2011’de piyasaya çıkan “Bi Ermeni Var: Hrant Dink Operasyonunun Şifreleri” kitabımda uzun uzun anlatmıştım. Dink’in öldürülmesi ‘medyadaki haberlerden etkilenmiş’ birkaç milliyetçi gencin işi değildi.

MGK’dan derin devlete, Jandarma ve İstihbarat üzerinden örgütlenen kirli ilişkilere bakmak gerekiyordu. Hrant Dink’in afişe edilip hedef haline getirilmesi, bir yandan medyanın gündeminde tutulurken bir yandan tetikçilerin temini, kapsamlı bir projenin ayaklarıydı.

Savcı buralara hiç bakmamış bile.

Veli Küçük’leri, Kemal Kerinçsiz’leri, Dink’i İstanbul Valiliği’ne çağırıp tehdit eden MİT’çi Özel Yılmaz’ları da yok sayıyor savcı Kökçü.

Savcıya göre cinayeti organize eden birileri de yok. Sadece ihmali olan birkaç polis var. Onlar da Ramazan Akyürek ve Ali Fuat Yılmazer. İhmal sıralamasında 8. Ya da 10. sıraya konabilecek isimler 1 ve 2. numaraya yerleştirilmiş.

Jandarma yok, MİT yok, Trabzon ve İstanbul valiliği yok, Dink’i 301’den yargılayıp ‘vatan haini’ diye manşetlere taşıyanlar yok.

Onlar yok ama gazeteciler var.

Mesela ben yazdığım kitaplardan dolayı 2 müebbet +21 yıl ile yargılanıyorum. Savcı Kökçü’ye göre ben kitabımı ‘örgütsel talimatlar’ doğrultusunda yazmışım. Doğal olarak bu iddianın kaynağını, delilini arıyorsunuz ama yok. Zaten savcı ile Havuz medyası arasında bir fark kalmadı. İkisi de ‘yazıp geçiyor’.

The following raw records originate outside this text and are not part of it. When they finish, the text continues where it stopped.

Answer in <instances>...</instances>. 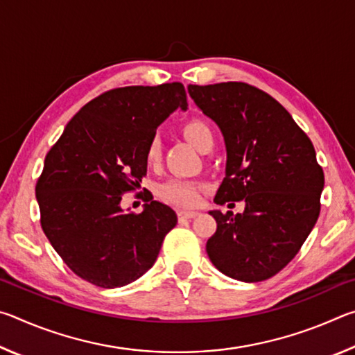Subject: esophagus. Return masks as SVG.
I'll list each match as a JSON object with an SVG mask.
<instances>
[{"label": "esophagus", "mask_w": 355, "mask_h": 355, "mask_svg": "<svg viewBox=\"0 0 355 355\" xmlns=\"http://www.w3.org/2000/svg\"><path fill=\"white\" fill-rule=\"evenodd\" d=\"M197 216V211H189V209H180L178 211V219L180 220H186V219H192Z\"/></svg>", "instance_id": "obj_1"}]
</instances>
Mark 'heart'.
<instances>
[{
	"label": "heart",
	"instance_id": "heart-1",
	"mask_svg": "<svg viewBox=\"0 0 355 355\" xmlns=\"http://www.w3.org/2000/svg\"><path fill=\"white\" fill-rule=\"evenodd\" d=\"M184 135L188 139L194 144L197 150L205 148L208 144H214L213 131L209 130L207 123L200 120H192V122L184 125ZM161 158V137L155 135L150 139L146 152V159L148 164H156ZM159 196L166 202L172 203L177 207H196L200 200V184L191 180L183 178H171L166 183L159 186Z\"/></svg>",
	"mask_w": 355,
	"mask_h": 355
}]
</instances>
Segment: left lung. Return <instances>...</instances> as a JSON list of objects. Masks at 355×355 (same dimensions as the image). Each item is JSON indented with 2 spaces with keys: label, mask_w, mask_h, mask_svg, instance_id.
Segmentation results:
<instances>
[{
  "label": "left lung",
  "mask_w": 355,
  "mask_h": 355,
  "mask_svg": "<svg viewBox=\"0 0 355 355\" xmlns=\"http://www.w3.org/2000/svg\"><path fill=\"white\" fill-rule=\"evenodd\" d=\"M188 92L224 136L214 202L244 200L243 213L209 211L218 228L207 254L228 277L266 280L293 260L320 216L324 173L313 144L277 100L249 84H189Z\"/></svg>",
  "instance_id": "obj_1"
}]
</instances>
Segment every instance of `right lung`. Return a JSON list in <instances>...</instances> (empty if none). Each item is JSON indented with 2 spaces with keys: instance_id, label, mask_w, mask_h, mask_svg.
I'll use <instances>...</instances> for the list:
<instances>
[{
  "instance_id": "add662e5",
  "label": "right lung",
  "mask_w": 355,
  "mask_h": 355,
  "mask_svg": "<svg viewBox=\"0 0 355 355\" xmlns=\"http://www.w3.org/2000/svg\"><path fill=\"white\" fill-rule=\"evenodd\" d=\"M178 107L188 110L182 83L112 89L84 105L46 153L35 184L42 230L81 279L100 288L137 280L177 225L153 197L139 214L120 202L142 182L148 142Z\"/></svg>"
}]
</instances>
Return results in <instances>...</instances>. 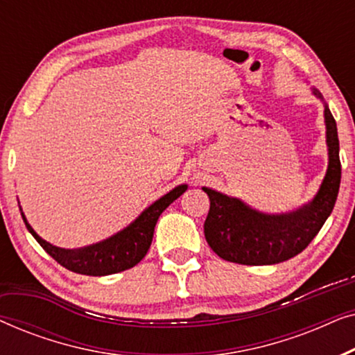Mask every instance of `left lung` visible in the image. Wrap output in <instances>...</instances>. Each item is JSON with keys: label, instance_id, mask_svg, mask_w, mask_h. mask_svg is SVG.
<instances>
[{"label": "left lung", "instance_id": "left-lung-1", "mask_svg": "<svg viewBox=\"0 0 355 355\" xmlns=\"http://www.w3.org/2000/svg\"><path fill=\"white\" fill-rule=\"evenodd\" d=\"M315 95L320 94L313 90ZM329 164L322 187L309 205L289 215H263L237 198L203 187L210 211L203 225L208 245L223 260L239 265H275L307 247L331 215L341 184L336 121L324 108Z\"/></svg>", "mask_w": 355, "mask_h": 355}]
</instances>
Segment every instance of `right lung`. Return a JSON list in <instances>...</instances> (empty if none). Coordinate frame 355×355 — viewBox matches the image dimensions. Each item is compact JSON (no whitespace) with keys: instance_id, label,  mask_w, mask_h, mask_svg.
<instances>
[{"instance_id":"right-lung-1","label":"right lung","mask_w":355,"mask_h":355,"mask_svg":"<svg viewBox=\"0 0 355 355\" xmlns=\"http://www.w3.org/2000/svg\"><path fill=\"white\" fill-rule=\"evenodd\" d=\"M186 191L187 186H178L159 200L152 203L147 210L142 211V215L137 220L130 223L125 230L118 232V234L111 236L110 239L98 242V244L76 250L60 249V247H55L50 242L43 241L32 230L24 215L22 218L27 230L35 237L38 244L61 266L79 275L106 276L132 268L147 255L153 239L155 225H157L159 215Z\"/></svg>"}]
</instances>
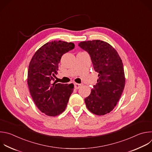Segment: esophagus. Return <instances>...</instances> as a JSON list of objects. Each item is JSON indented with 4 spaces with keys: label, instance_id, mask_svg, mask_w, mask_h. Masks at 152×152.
I'll return each mask as SVG.
<instances>
[{
    "label": "esophagus",
    "instance_id": "esophagus-1",
    "mask_svg": "<svg viewBox=\"0 0 152 152\" xmlns=\"http://www.w3.org/2000/svg\"><path fill=\"white\" fill-rule=\"evenodd\" d=\"M81 85H82V84L75 83V88L76 89H79V88L81 86Z\"/></svg>",
    "mask_w": 152,
    "mask_h": 152
}]
</instances>
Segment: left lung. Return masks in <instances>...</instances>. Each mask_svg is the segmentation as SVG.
<instances>
[{
	"label": "left lung",
	"instance_id": "obj_1",
	"mask_svg": "<svg viewBox=\"0 0 152 152\" xmlns=\"http://www.w3.org/2000/svg\"><path fill=\"white\" fill-rule=\"evenodd\" d=\"M79 46L89 54L99 77L85 99L86 106L95 115H104L116 106L125 87L122 61L116 49L106 42L88 40L80 42Z\"/></svg>",
	"mask_w": 152,
	"mask_h": 152
}]
</instances>
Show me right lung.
<instances>
[{"label":"right lung","instance_id":"obj_1","mask_svg":"<svg viewBox=\"0 0 152 152\" xmlns=\"http://www.w3.org/2000/svg\"><path fill=\"white\" fill-rule=\"evenodd\" d=\"M74 48L72 42H48L37 50L30 62L27 75L29 91L37 108L47 116L62 113L73 92V83H56L54 77L62 56Z\"/></svg>","mask_w":152,"mask_h":152}]
</instances>
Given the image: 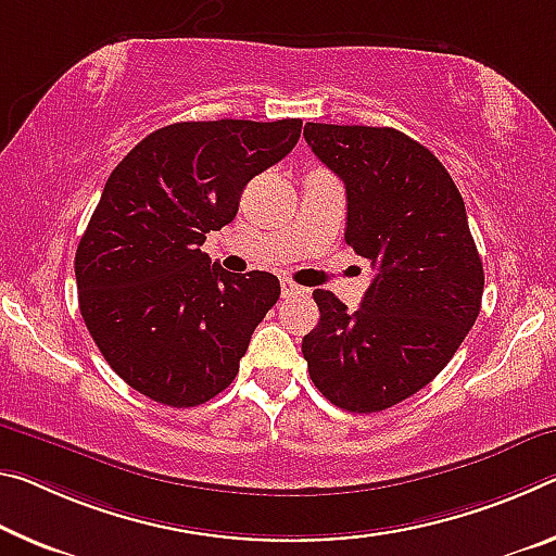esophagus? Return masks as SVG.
I'll use <instances>...</instances> for the list:
<instances>
[{
	"instance_id": "1",
	"label": "esophagus",
	"mask_w": 556,
	"mask_h": 556,
	"mask_svg": "<svg viewBox=\"0 0 556 556\" xmlns=\"http://www.w3.org/2000/svg\"><path fill=\"white\" fill-rule=\"evenodd\" d=\"M304 294H306L304 287L294 285L292 279H281V296L289 299V296H304Z\"/></svg>"
}]
</instances>
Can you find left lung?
Returning <instances> with one entry per match:
<instances>
[{"mask_svg":"<svg viewBox=\"0 0 556 556\" xmlns=\"http://www.w3.org/2000/svg\"><path fill=\"white\" fill-rule=\"evenodd\" d=\"M314 155L346 185V244L376 277L356 312L316 289L321 319L302 341L316 389L351 413L418 393L468 337L482 260L443 163L395 128L306 123Z\"/></svg>","mask_w":556,"mask_h":556,"instance_id":"left-lung-1","label":"left lung"}]
</instances>
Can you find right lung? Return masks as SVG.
I'll return each instance as SVG.
<instances>
[{
	"instance_id": "add662e5",
	"label": "right lung",
	"mask_w": 556,
	"mask_h": 556,
	"mask_svg": "<svg viewBox=\"0 0 556 556\" xmlns=\"http://www.w3.org/2000/svg\"><path fill=\"white\" fill-rule=\"evenodd\" d=\"M302 121H188L140 140L105 180L76 250L78 309L130 389L192 408L232 383L279 299L269 271L232 275L200 250L244 185L296 146Z\"/></svg>"
}]
</instances>
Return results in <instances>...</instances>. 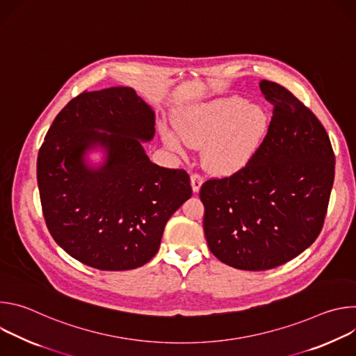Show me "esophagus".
<instances>
[{
	"label": "esophagus",
	"mask_w": 356,
	"mask_h": 356,
	"mask_svg": "<svg viewBox=\"0 0 356 356\" xmlns=\"http://www.w3.org/2000/svg\"><path fill=\"white\" fill-rule=\"evenodd\" d=\"M190 180H191V188H193V193H198L200 191V187H201V184H202V177L200 176V175H197V173H193L191 175V177H190Z\"/></svg>",
	"instance_id": "obj_1"
}]
</instances>
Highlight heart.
<instances>
[{"label": "heart", "instance_id": "1", "mask_svg": "<svg viewBox=\"0 0 356 356\" xmlns=\"http://www.w3.org/2000/svg\"><path fill=\"white\" fill-rule=\"evenodd\" d=\"M175 132L165 129L166 143L179 152L184 143L202 147V163L214 175L243 169L266 139L269 115L242 97L216 98L181 108L175 117Z\"/></svg>", "mask_w": 356, "mask_h": 356}]
</instances>
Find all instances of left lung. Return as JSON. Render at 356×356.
<instances>
[{
    "label": "left lung",
    "mask_w": 356,
    "mask_h": 356,
    "mask_svg": "<svg viewBox=\"0 0 356 356\" xmlns=\"http://www.w3.org/2000/svg\"><path fill=\"white\" fill-rule=\"evenodd\" d=\"M273 117L257 155L229 177L200 188L213 255L241 270L277 268L320 235L335 175L321 122L283 86L262 80Z\"/></svg>",
    "instance_id": "1"
}]
</instances>
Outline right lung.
Masks as SVG:
<instances>
[{"instance_id":"add662e5","label":"right lung","mask_w":356,"mask_h":356,"mask_svg":"<svg viewBox=\"0 0 356 356\" xmlns=\"http://www.w3.org/2000/svg\"><path fill=\"white\" fill-rule=\"evenodd\" d=\"M155 113L131 87L84 91L50 125L38 155V186L50 235L70 257L99 270H129L156 255L165 225L191 197L183 169L152 163L142 142ZM106 150L98 168L85 161Z\"/></svg>"}]
</instances>
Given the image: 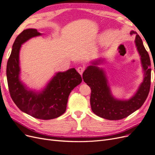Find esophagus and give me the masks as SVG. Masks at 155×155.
Returning <instances> with one entry per match:
<instances>
[{
  "mask_svg": "<svg viewBox=\"0 0 155 155\" xmlns=\"http://www.w3.org/2000/svg\"><path fill=\"white\" fill-rule=\"evenodd\" d=\"M84 70V67H79L78 68V69H77L78 72L80 74H81V75H82V74H83Z\"/></svg>",
  "mask_w": 155,
  "mask_h": 155,
  "instance_id": "esophagus-1",
  "label": "esophagus"
}]
</instances>
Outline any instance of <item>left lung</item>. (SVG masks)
Listing matches in <instances>:
<instances>
[{
  "mask_svg": "<svg viewBox=\"0 0 155 155\" xmlns=\"http://www.w3.org/2000/svg\"><path fill=\"white\" fill-rule=\"evenodd\" d=\"M130 35H135V44L140 57L144 72L143 81L135 92L128 100L115 98L111 93L106 72L98 65L103 64L104 58L91 61L83 74V79L91 88L90 105L94 113L109 120H118L127 117L139 109L146 100L151 85V61L140 36L132 30Z\"/></svg>",
  "mask_w": 155,
  "mask_h": 155,
  "instance_id": "left-lung-1",
  "label": "left lung"
}]
</instances>
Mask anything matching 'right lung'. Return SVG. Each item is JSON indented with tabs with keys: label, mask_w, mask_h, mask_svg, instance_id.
Instances as JSON below:
<instances>
[{
	"label": "right lung",
	"mask_w": 155,
	"mask_h": 155,
	"mask_svg": "<svg viewBox=\"0 0 155 155\" xmlns=\"http://www.w3.org/2000/svg\"><path fill=\"white\" fill-rule=\"evenodd\" d=\"M42 35L37 29L28 28L18 35L8 61L6 76L11 97L18 108L35 118L51 120L65 112L71 92L82 82V78L74 68L58 72L39 91L30 89L21 81V45L31 38Z\"/></svg>",
	"instance_id": "obj_1"
}]
</instances>
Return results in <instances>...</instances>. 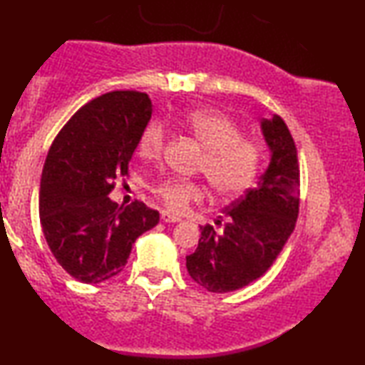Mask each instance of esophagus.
Masks as SVG:
<instances>
[{"label": "esophagus", "instance_id": "1", "mask_svg": "<svg viewBox=\"0 0 365 365\" xmlns=\"http://www.w3.org/2000/svg\"><path fill=\"white\" fill-rule=\"evenodd\" d=\"M161 219H163L164 222H179V221H181V217L174 216V214L168 212V211H163L161 212Z\"/></svg>", "mask_w": 365, "mask_h": 365}]
</instances>
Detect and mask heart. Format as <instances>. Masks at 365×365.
<instances>
[{"label": "heart", "instance_id": "b5f03b06", "mask_svg": "<svg viewBox=\"0 0 365 365\" xmlns=\"http://www.w3.org/2000/svg\"><path fill=\"white\" fill-rule=\"evenodd\" d=\"M181 124L204 149L196 168L219 196H239L252 186L261 169L262 149L251 139H244L241 128L231 118L217 111L194 109L184 114ZM164 143V124L159 119H149L138 139L139 156L158 158ZM151 191L168 209L181 212L192 201H201L206 189L194 179L169 176L153 184Z\"/></svg>", "mask_w": 365, "mask_h": 365}]
</instances>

DİNK BİR KEZ DAHA ÖLDÜRÜLÜYOR

2011’de piyasaya çıkan “Bi Ermeni Var: Dink Operasyonunun Şifreleri” kitabımın arka kapak yazısına şu cümlelerle giriş yapmıştım: “Ergenekon sabahına uyandığımızda ‘yavuz hırsızlık’ yapanlar, Hrant Dink öldürüldüğünde de aynısını yaptılar ve bize odaklanmamız için bir nokta işaret ettiler. Bizden istedikleri sadece oraya odaklanmamız, baktıkça hipnoz olmamız ve ayan beyan ortada olanı görmememizdi.”

Gerçekten de ‘yavuz hırsızlar’ cinayetteki rollerini çok iyi örtüp, bütün tartışmayı ‘ihmal ve Cemaatçi polisler’ noktasına indirgediler. Yolsuzluk operasyonları sonrası ‘kişisel ikbal’ endişesine düşen Erdoğan’ın ‘bu çevreler’le ittifakıyla dava tamamen rayından çıktı.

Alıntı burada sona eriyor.